第22話 速水葵はわかっている
次の日。放課後。
俺は眠たい目を擦りながら大欠伸していた。
結局、授業中もずっと技名を考えるだけで終わってしまった。
深いため息をつきながら鞄に教科書を詰めて教室を出ると、速水がいた。
「先輩。なんかまた死にそうな顔してますよ」
腕を組み、壁に寄りかかって立っている。
どうやら俺の様子を見に来てくれたらしい。
「そこまでじゃねえよ。小説、進まなくてな」
俺はそのまま歩きながら答える。
速水は横に並んでついてきた。
「『迅雷伝説』、行き詰まっているんですか?」
「いいや、話の筋はもう考えてあるんだけど」
速水が首を傾げる。
「それじゃ、なんで?」
「必殺技名が思いつかなくて」
「はああああああああああ?」
思いっきり呆れたような声で言う速水。
うん、聞きなれた感じの声で安心するぜ。
しかし声でかいぞ、周りに聞かれるだろうが。
「それ、そんな拘るところですか?」
「拘るよ! 大事なところだよ!」
これのセンスがないと炎上するんだぞ! 覚えとけ!
俺の炎上はそれだけじゃないけどな!
「ああ、そういえば先輩必殺技の設定資料集で炎上してたんですもんね……ふひひ」
にやにやと笑う速水。
久々に気持ち悪い笑い声を聞いた気がするな。
「笑うな。とにかくこれは大事なことなんだ。速水がいい技名思いつくって言うのなら是非考えてもらいたいね」
「はあ。というか、最後はヨタ・ボルトで決まりなんじゃないですか?」
「え!?」
バレてる!? そんなバカな。
「いや、そんな驚かなくても。だってまだヨタが残ってるじゃないですか」
髪を弄りながら、当たり前のように答える速水。
「これまで規則正しく使われていた技名ですし。

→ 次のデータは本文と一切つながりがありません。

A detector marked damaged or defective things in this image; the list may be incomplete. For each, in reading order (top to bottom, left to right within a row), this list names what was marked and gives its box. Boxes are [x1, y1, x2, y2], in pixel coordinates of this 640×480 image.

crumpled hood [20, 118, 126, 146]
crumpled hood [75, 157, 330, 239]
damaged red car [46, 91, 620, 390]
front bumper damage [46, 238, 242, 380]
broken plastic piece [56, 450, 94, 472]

最後はそれ使う予定だったんでしょ?」
た、確かにそのとおりだが……そんなことまで覚えてくれているものなんだな。
やっぱり速水はちゃんと俺の小説を読んでくれていたようだ。
夢野の言っていたことは本当だろうと理解しているが、それでもなんだか照れくさい。
「……速水の言うとおりだ。確かにその予定だったんだけど。やっぱりダサくないかなこれ」
「微妙です」
「微妙!?」
一番ショックな回答だよ!
「ヨタ・ボルトは別にいいと思いますよ? 今までずっと使ってたんですし、変えるほうが不自然です。ただ、問題は漢字名の方ですね」
「う」
「今までのは正直ダサいです。迅雷砲に色々くっつけてますけど……漆黒とか破壊とか。なんか幼稚っぽいです」
「ぐふぅ!」
やめてくれ!
当時はかっこいいと思っていたんだよ!
「とにかく、技名は後回しでいいでしょ。話の本筋をさっさと書いてください」
「相変わらず厳しいな」
「じゃないと書いてくれないじゃないですか」
ふぅっとひとつため息をついた後、速水は急に俺に顔を近付けて、じっと俺の目を見て言った。
「書いてくださいね、先輩」
どきっとした。
近いから、だけじゃない。
聞いたこともないような、綺麗な声だった。